Broadcom has shown the scale of its ambition with this attempt – buying Qualcomm would turn it into the world’s third largest semiconductor firm, after Intel and Samsung. It also indicates the depth of consolidation which is affecting this business amidst profound changes in technology and competitive landscape. But the deal looks all wrong for Qualcomm and for the wider mobile chip industry. Despite its faults, the US company is still the leader in innovation and R&D investment in the mobile silicon world, and it is by no means clear that Broadcom, which has no such heritage, would make the same contribution to pushing cellular technology forward.
The initial muted reaction to the bid raised fears that Qualcomm would accept the offer as a panic reaction to the crisis over its licensing business model – which has been the foundation of its success and differentiation for so long, but is now under intense pressure from regulators round the world and from key customers like Apple. However, the company has many assets still, and while a radical rethink of its model seems inevitable, its market position in its core sectors could still enable that to be carried out as an independent entity.
However, many shareholders may take a less strategic view, and Qualcomm’s management will have a tough challenge to convince them that it can deliver more value as an independent, especially with the future of its own $38bn acquisition of NXP in doubt. Some analysts think that, if Broadcom is prepared to raise its bid to around $80 to $85 a share, the majority would accept. “Qualcomm shareholders are likely to hold out for more, but we believe something in the $80-ish range is likely enough to bring most of them around,” Stacy Rasgon, an analyst at Sanford C. Bernstein, wrote in a client note.
Qualcomm’s management team, led by CEO Steve Mollenkopf, will throw everything at the argument that the firm is more valuable on its own.

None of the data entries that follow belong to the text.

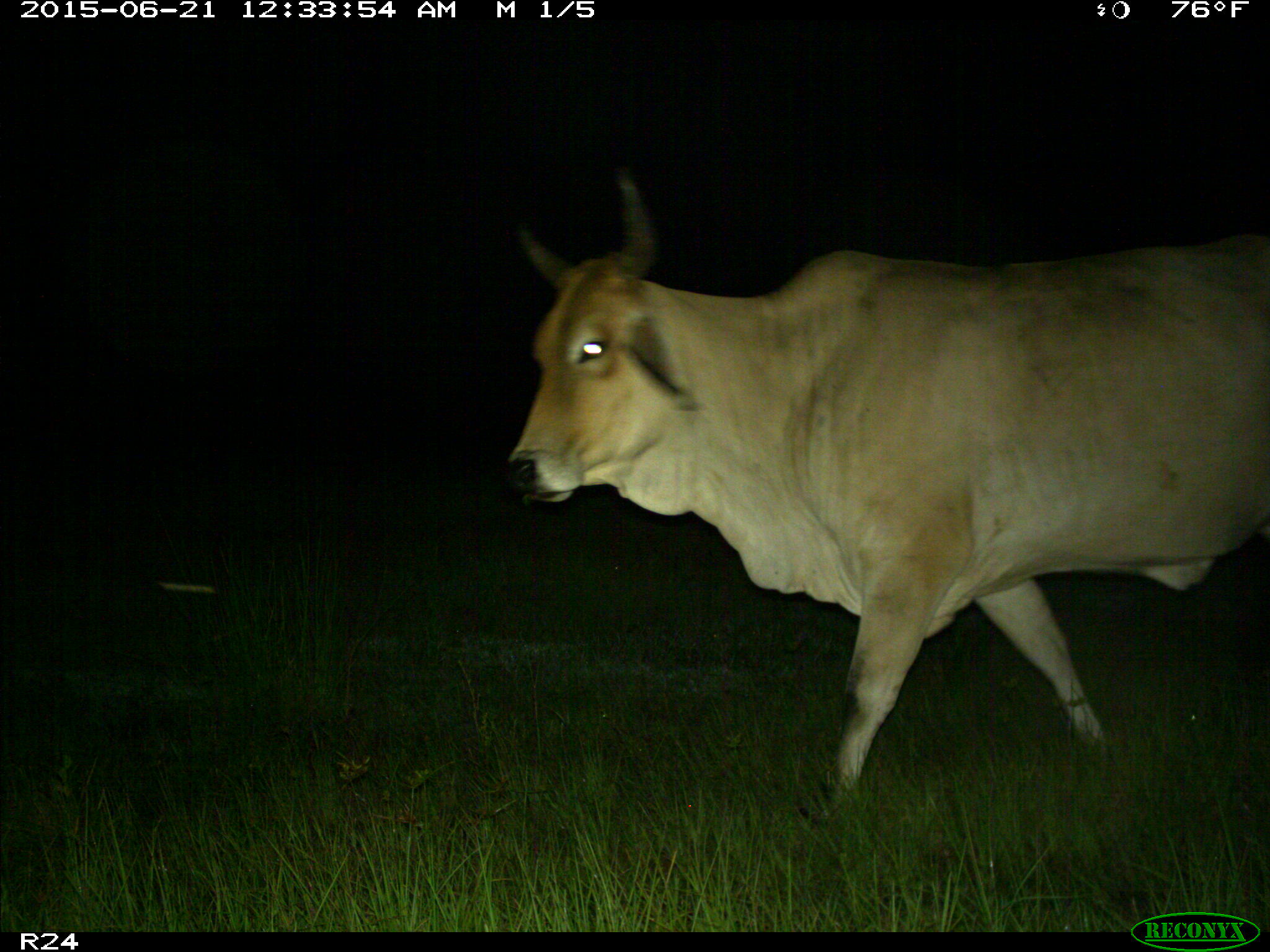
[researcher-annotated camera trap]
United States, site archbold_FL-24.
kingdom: Animalia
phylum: Chordata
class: Mammalia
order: Artiodactyla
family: Bovidae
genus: Bos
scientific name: Bos taurus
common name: domestic cow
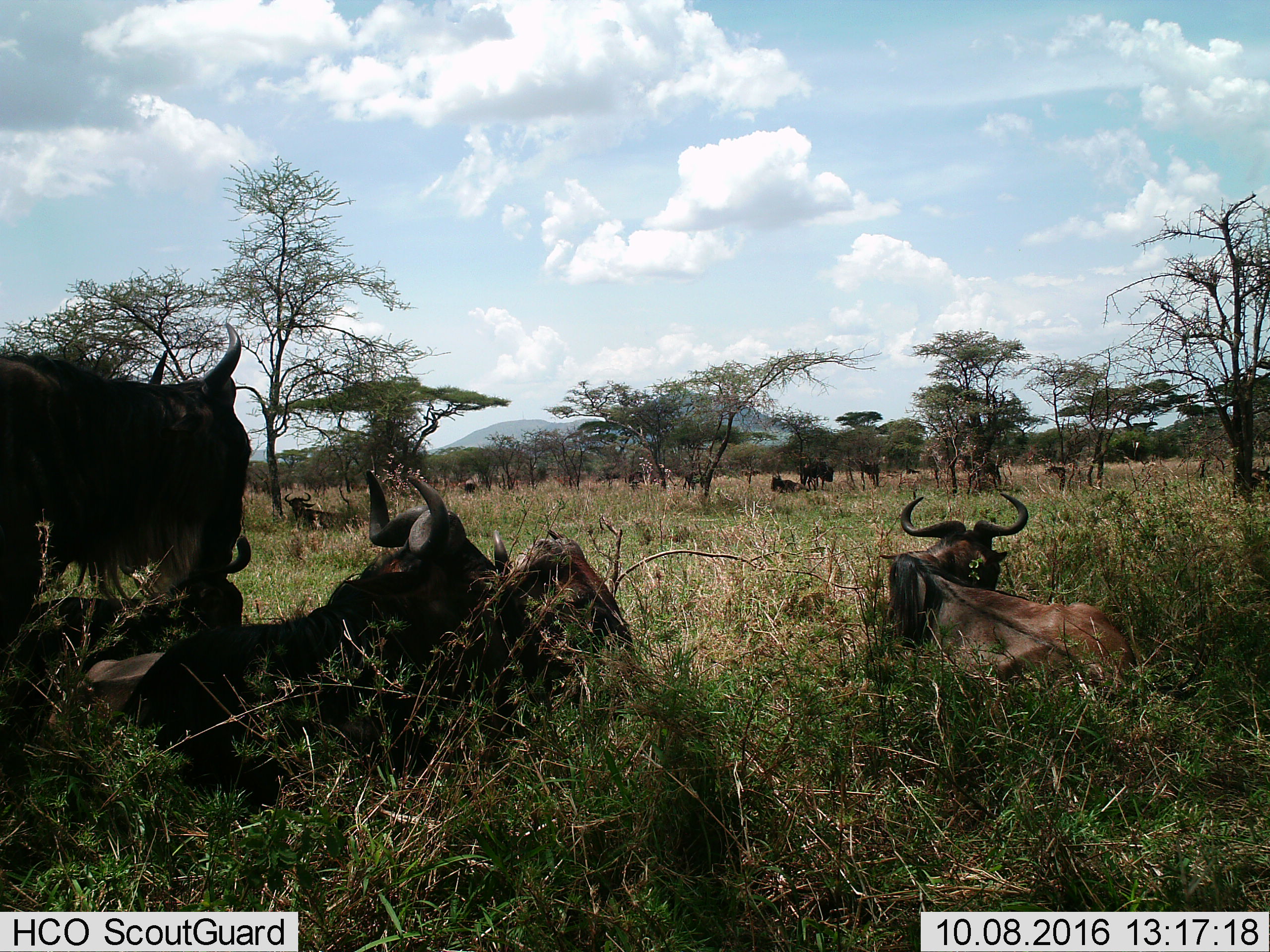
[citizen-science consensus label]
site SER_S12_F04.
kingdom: Animalia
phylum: Chordata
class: Mammalia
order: Artiodactyla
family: Bovidae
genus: Connochaetes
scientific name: Connochaetes taurinus taurinus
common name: blue wildebeest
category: wildebeestblue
Wildebeestblue (blue wildebeest) (Connochaetes taurinus taurinus), count 11-50. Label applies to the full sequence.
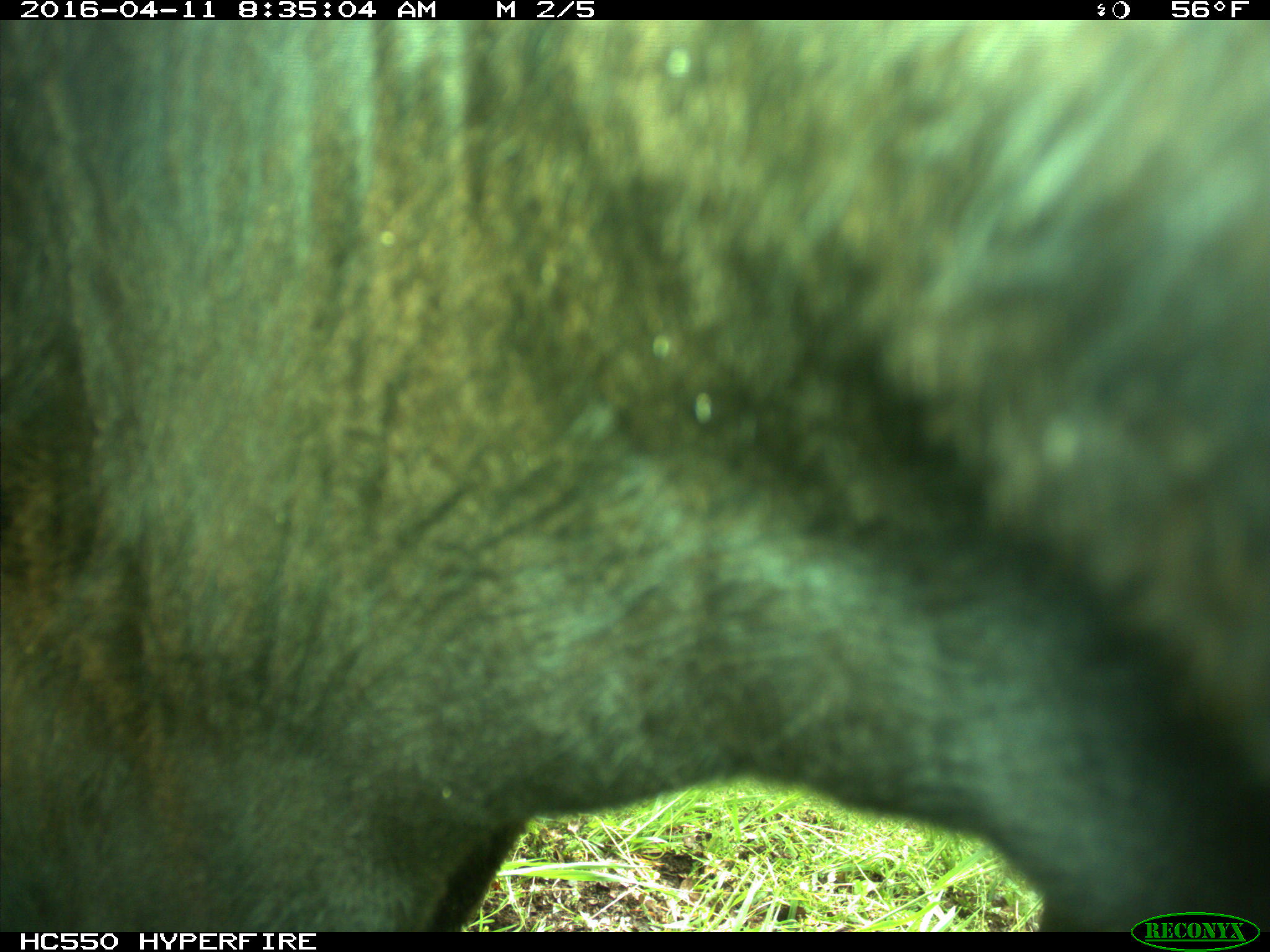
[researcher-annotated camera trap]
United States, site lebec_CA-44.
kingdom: Animalia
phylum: Chordata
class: Mammalia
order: Artiodactyla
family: Bovidae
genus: Bos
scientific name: Bos taurus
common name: domestic cow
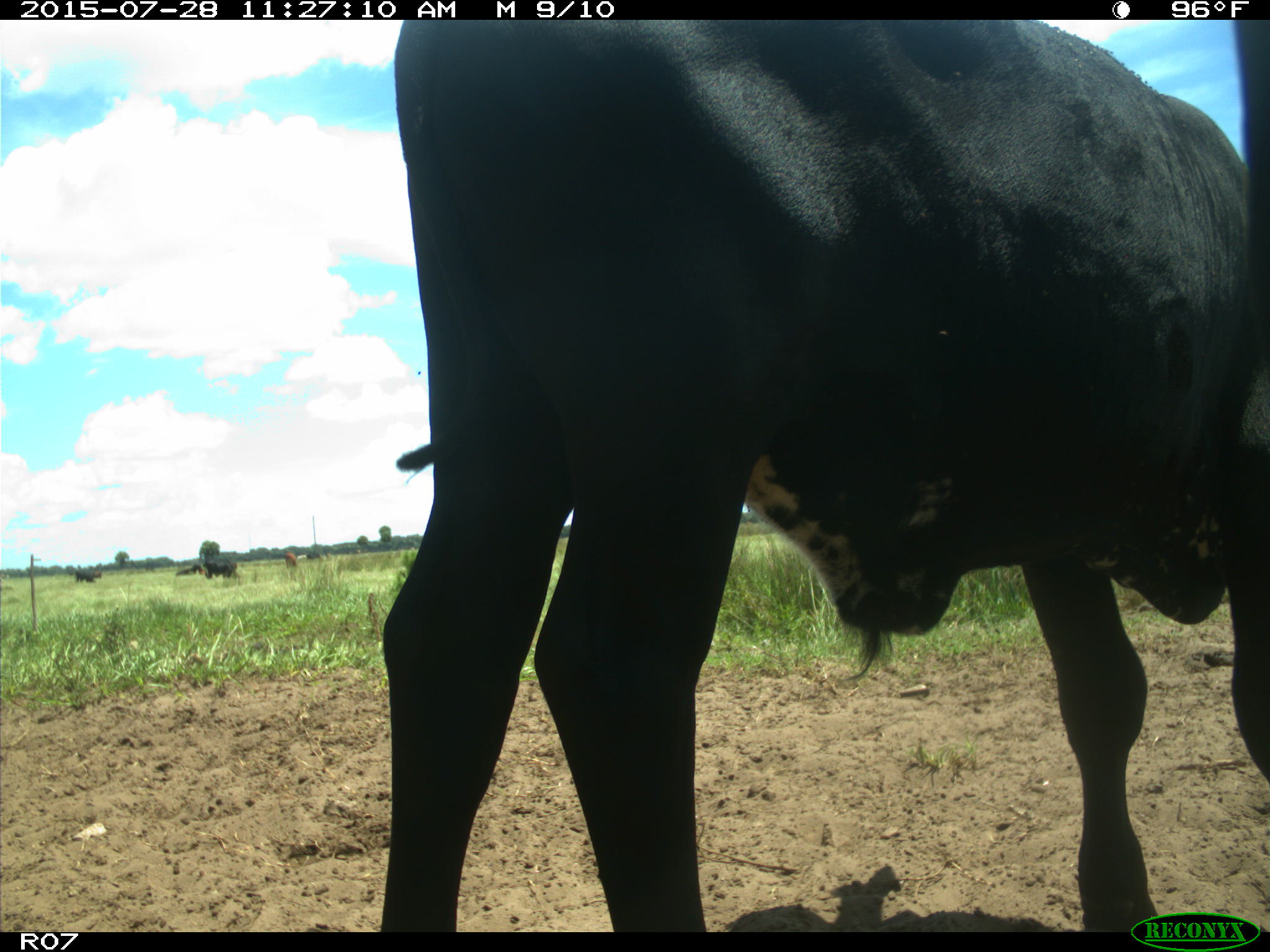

It is already talking up its potential leadership in 5G, its huge market share in modems, it growth in core areas such as the cloud servers, edge computing and the Internet of Things (especially if it does secure NXP, though Broadcom says it wants Qualcomm with or without the Dutch firm).
Its announcement about availability of its Centriq server platform (see separate item) was timely to reinforce these points, as was the news that it had signed component deals valued at $12bn over three years, with three Chinese smartphone makers.
The agreements, with rapidly growing phonemakers Xiaomi, Oppo and Vivo, were signed on the sidelines of US president Donald Trump’s state visit to Beijing last week, said Qualcomm.
The firm will hope the news will draw a line under its recent rocky relationship with Chinese customers and authorities, since it makes more than half its revenues in the country. Its finances in 2014 were hit hard by a Chinese antitrust investigation of its business practices, which also resulted in many customers there withholding royalty payments, This was settled in February 2015, and the $975m fine Qualcomm paid was seen as a worthwhile investment, given the market’s importance. However, it took another year for royalties to start to flow properly again. In addition, many new competitors for Qualcomm’s market come from China, though the US firm has counteracted that to some extent by forming joint ventures with Chinese companies (which so far lack its level of engineering expertise in cellular technology), investing in local start-ups, and transferring some manufacturing to Chinese foundries
Despite all these steps forward, the trio of new deals will be very welcome news. The three companies signed memorandums of understanding with Qualcomm CEO Steve Mollenkopf at a ceremony at the Great Hall of the People in Beijing, led by Chinese president Xi Jinping and Trump. Mollenkopf was part of Trump’s Department of Commerce Trade Delegation to China.
The CEO said Qualcomm had longstanding relationships with Xiaomi, Oppo and Vivo, which had now been expanded, and that “we are continuing our commitment to investing and helping advance China’s mobile and semiconductor industries”.